DIM RTRW tidak Semua Diterima,Junaidi: Tak ada Penambaha Kawasan Reklamasi Baru 

Kota Ternate23 Dilihat

TERNATE – Daftar Inventarisasi Masalah (DIM) RTRW yang diajukan pansus I DPRD Kota Ter nate tak semua diterima pemerintah. Semen tara usulan perubahan empat nama jalan diterima pemerintah.Tidak ada penambahan kawasan reklamasi baru. Reklamasi yang existing 17 hektare sudah terkunci di RTRW.

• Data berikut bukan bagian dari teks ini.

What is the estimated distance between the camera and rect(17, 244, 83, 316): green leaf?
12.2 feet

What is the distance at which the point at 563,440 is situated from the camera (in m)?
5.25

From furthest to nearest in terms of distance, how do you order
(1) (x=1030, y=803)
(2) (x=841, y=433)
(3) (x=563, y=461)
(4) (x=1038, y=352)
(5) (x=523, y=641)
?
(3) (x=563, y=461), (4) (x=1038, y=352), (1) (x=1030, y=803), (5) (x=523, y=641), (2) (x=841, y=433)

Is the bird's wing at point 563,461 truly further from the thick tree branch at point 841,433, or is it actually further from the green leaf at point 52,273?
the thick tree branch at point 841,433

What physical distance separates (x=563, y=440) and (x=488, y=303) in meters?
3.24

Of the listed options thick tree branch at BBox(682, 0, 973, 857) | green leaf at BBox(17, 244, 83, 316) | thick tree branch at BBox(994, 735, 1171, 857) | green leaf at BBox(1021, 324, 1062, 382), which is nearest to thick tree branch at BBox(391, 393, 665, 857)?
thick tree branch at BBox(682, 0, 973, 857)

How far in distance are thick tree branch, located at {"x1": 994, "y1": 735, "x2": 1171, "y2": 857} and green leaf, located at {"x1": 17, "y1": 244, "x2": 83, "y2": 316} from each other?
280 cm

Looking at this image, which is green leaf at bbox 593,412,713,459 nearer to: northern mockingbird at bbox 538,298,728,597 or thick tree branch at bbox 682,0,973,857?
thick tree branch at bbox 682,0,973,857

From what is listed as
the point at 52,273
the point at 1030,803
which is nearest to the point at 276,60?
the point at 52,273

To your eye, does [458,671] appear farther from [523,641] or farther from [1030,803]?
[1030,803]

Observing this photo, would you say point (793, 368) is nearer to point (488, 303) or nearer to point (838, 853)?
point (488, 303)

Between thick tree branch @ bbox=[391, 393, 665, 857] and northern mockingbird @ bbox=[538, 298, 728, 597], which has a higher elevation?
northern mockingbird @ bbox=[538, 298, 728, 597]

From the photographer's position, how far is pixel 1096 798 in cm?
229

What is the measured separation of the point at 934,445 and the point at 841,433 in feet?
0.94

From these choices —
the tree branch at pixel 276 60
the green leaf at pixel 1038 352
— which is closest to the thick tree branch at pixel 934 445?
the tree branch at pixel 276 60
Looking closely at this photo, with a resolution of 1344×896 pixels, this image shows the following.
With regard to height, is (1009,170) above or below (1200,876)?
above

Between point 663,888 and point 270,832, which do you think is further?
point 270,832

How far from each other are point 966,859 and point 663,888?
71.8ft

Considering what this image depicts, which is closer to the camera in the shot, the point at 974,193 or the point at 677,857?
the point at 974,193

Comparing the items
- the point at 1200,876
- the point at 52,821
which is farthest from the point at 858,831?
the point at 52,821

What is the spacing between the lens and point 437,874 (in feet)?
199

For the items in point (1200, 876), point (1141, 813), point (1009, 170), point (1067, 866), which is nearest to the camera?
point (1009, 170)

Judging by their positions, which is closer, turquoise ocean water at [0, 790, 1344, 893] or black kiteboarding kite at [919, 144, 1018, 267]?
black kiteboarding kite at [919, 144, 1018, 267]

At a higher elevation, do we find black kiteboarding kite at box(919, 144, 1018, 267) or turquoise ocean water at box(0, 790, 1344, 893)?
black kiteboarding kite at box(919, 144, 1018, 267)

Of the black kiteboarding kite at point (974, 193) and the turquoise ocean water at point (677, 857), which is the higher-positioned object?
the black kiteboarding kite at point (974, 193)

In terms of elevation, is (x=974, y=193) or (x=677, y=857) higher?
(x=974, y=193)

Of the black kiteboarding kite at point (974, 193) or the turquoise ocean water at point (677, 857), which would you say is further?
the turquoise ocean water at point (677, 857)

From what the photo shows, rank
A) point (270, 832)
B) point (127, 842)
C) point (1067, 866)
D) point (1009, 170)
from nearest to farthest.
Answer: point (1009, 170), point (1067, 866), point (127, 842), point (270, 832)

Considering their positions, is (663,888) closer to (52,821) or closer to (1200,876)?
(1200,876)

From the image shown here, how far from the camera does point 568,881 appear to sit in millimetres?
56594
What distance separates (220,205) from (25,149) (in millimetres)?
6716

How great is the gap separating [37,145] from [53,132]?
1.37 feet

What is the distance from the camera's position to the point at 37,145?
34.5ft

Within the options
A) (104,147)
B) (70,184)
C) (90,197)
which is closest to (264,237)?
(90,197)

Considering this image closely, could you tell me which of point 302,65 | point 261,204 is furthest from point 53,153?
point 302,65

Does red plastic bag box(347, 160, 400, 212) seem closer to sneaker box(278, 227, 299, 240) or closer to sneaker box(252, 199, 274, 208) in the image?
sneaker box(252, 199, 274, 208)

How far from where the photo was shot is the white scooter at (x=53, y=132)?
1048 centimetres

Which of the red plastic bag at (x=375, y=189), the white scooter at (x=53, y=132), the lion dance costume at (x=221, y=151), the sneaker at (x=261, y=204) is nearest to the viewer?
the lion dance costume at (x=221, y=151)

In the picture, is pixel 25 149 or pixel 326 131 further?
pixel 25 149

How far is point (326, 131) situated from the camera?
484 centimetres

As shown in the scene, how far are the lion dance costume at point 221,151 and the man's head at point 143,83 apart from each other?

Ketua Pansus RTRW DPRD Kota Ternate, Junaidi A. Bahrudin menjelaskan bahwa, secara keseluruhan inventarisasi masalah (DIM) dari rancangan Perda tentang Rencana Tata Ruang Wilayah (RTRW) yang diajukan pansus I itu sebagian besarnya diterima oleh pemerintah.

“Hanya ada beberapa DIM atau beberapa poin saja yang terkoreksi atau tidak diterima pemerintah dengan alasan yang logis, sehingga pansus juga bisa menerima itu,” terangkannya, usai pembicaraan tingkat I DPRD Kota Ternate, Rabu (3/6/2026).

Misalnya, Junaidi memberikan contoh, soal usulan pansus terkait dengan penetapan kawasan rawan bencana kebakaran di Kota Ternate. Karena hampir semua kawasan itu dia masuk kategori rawan bencana kebakaran.

“Jadi kita tidak boleh mendonasikan dia pada kawasan-kawasan tertentu, itu logis dan diterima pansus, itu tidak dimasukan sebagai perubahan dalam Perda ,” ujarnya.

Selain itu, tambah Junaidi, usulan perubahan nama jalan juga diterima pemerintah. Ada 4 jalan yang diusulkan untuk dilakukan perubahan nama. Satu jalan Pemuda di depan Kesultanan Ternate sampai jalan depan SMP Negeri 2 itu dirubah dari jalan Pemuda menjadi jalan Haji Sultan Mudaffar Sjah.

Kemudian jalan Jati Lurus dirubah menjadi jalan Burhan Abdurahman. Lalu jalan di kompleks BTN Maliaro itu dirubah menjadi jalan Syamsir Andili. Kemudian ada satu titik di Santiong, jalan Burung Pipit dirubah menjadi jalan Alfred Wallace.

“Dari empat jalan itu ada satu kewenangan ada di pemerintah pusat, sehingga membutuhkan pengusulan langsung oleh pak Wali Kota. Tiga lainnya kewenangan Pemerintah kota Ternate sehingga mungkin bisa secara cepat dilakukan penyesuaian oleh Wali Kota Ternate,” ujarnya.

Untuk kawasan reklamasi sendiri, lanjut politisi partai Demokrat itu, totalnya 17 hektare sudah oke. Itu existingnya yang saat ini sudah ada di kelurahan Kalumata dan Bagian Utara: Kasturiang.

Ada pun nanti ada rencana pengembangan nya: dari samping Water Boom masuk sampai kawasan reklamasi Kalumata. Karena saat ini belum ada proses izinnya sehingga itu nanti disesuaikan kemudian kalau itu nanti jadi dilaksanakan oleh pemerintah. Tapi prinsipnya secara angka itu 17 hektare itu sudah terkunci di RTRW. Itu viksnya reklamasi yang existing.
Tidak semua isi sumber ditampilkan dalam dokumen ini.